(Download) "Evelyn Waugh's Central London: A Gazetteer." by Evelyn Waugh Newsletter and Studies * Book PDF Kindle ePub Free

eBook details
- Title: Evelyn Waugh's Central London: A Gazetteer.
- Author : Evelyn Waugh Newsletter and Studies
- Release Date : January 22, 2011
- Genre: Language Arts & Disciplines,Books,Professional & Technical,Education,
- Pages : * pages
- Size : 199 KB
Description
"I believe the parallelogram between Oxford Street, Piccadilly, Regent Street, and Hyde Park encloses more intelligence and human ability, to say nothing of wealth and beauty, than the world has ever collected in such a space before." So said Sydney Smith, whose exuberant wit matched Waugh's, and who, like Waugh, was domiciled during the later years of his life in the village of Combe Florey, Somersetshire, where he was the rector. Both were ambivalent about the delights of country living, and seized many opportunities of fleeing from it to London. Waugh, like Frank Churchill in Jane Austen's Emma, used to travel there regularly to have his hair cut, at Trumper's in Curzon Street. Smith had a better excuse: as a canon of St Paul's Cathedral, he had to spend a certain amount of the year in residence there. Smith's parallelogram (Mayfair) is of course only a tiny section of "Greater London." Waugh's London also includes outlying areas such as Mortlake, where Virginia Troy and Uncle Peregrine were buried, and East Finchley, site of Lord Copper's frightful mansion. The ancient "City of London," founded in Roman times, lies to the east of Mayfair. The City of Westminster began much later, in the eleventh century, when King Edward the Confessor decided to build, on the marshy bank of the Thames, the abbey called the "west minster" (the "east minster" being St Paul's in the old City, still the cathedral of the diocese of London).

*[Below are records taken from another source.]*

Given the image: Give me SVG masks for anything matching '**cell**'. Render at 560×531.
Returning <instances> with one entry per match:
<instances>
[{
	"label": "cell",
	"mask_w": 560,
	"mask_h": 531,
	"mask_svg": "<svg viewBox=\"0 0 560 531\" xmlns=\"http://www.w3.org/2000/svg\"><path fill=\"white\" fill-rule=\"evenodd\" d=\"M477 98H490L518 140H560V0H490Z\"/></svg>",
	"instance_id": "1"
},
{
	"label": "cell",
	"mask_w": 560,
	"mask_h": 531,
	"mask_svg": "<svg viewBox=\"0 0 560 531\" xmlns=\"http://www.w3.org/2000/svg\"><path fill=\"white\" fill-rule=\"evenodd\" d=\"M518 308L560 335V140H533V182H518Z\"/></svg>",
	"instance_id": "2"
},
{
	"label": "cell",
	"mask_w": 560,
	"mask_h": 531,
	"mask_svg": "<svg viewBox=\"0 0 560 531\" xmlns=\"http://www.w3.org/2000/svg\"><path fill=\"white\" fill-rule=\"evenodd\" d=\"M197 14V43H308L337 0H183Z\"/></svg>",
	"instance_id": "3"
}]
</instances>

Though it is known as "the West End," innumerable Londoners have to travel east to see a popular show. It is still the center of British government, society, and the arts. The old "City" (of London) is devoted almost exclusively to business and finance, and did not hold much interest for Waugh. Many of the names of districts ("Soho," "Pimlico," "Belgravia") are simply popular ones with no official standing, and some belong to governmental entities other than Westminster, such as "The Royal Borough of Kensington and Chelsea" ("royal" because the royal palace of Kensington stands on the western edge of Kensington Gardens).